#### ASSIGNMENT:
Pictures are to be left out, and only the lines below starting at the one with "The area of" and ending at the one with "Technologies of Procreation" are to be reproduced, each exactly, both ends included.

#### DATA EXCERPTS:
"""

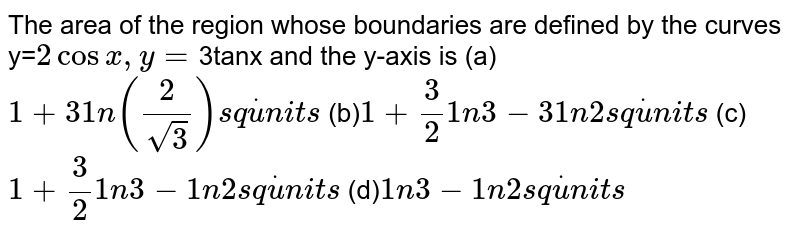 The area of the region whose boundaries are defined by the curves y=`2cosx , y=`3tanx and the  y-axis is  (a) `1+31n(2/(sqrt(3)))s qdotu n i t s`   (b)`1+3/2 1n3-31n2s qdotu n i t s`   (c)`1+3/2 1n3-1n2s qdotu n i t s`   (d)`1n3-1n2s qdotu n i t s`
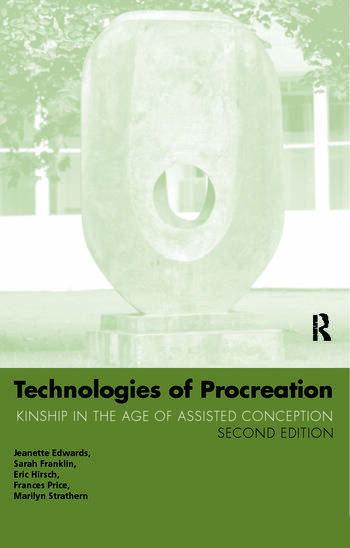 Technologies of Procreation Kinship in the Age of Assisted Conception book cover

"""
"""

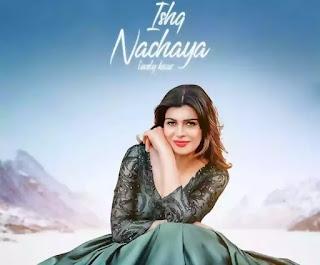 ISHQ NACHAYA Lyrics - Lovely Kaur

"""

#### SOLUTION FOR THIS EXERCISE:
 The area of the region whose boundaries are defined by the curves y=`2cosx , y=`3tanx and the  y-axis is  (a) `1+31n(2/(sqrt(3)))s qdotu n i t s`   (b)`1+3/2 1n3-31n2s qdotu n i t s`   (c)`1+3/2 1n3-1n2s qdotu n i t s`   (d)`1n3-1n2s qdotu n i t s`
 Technologies of Procreation Kinship in the Age of Assisted Conception book cover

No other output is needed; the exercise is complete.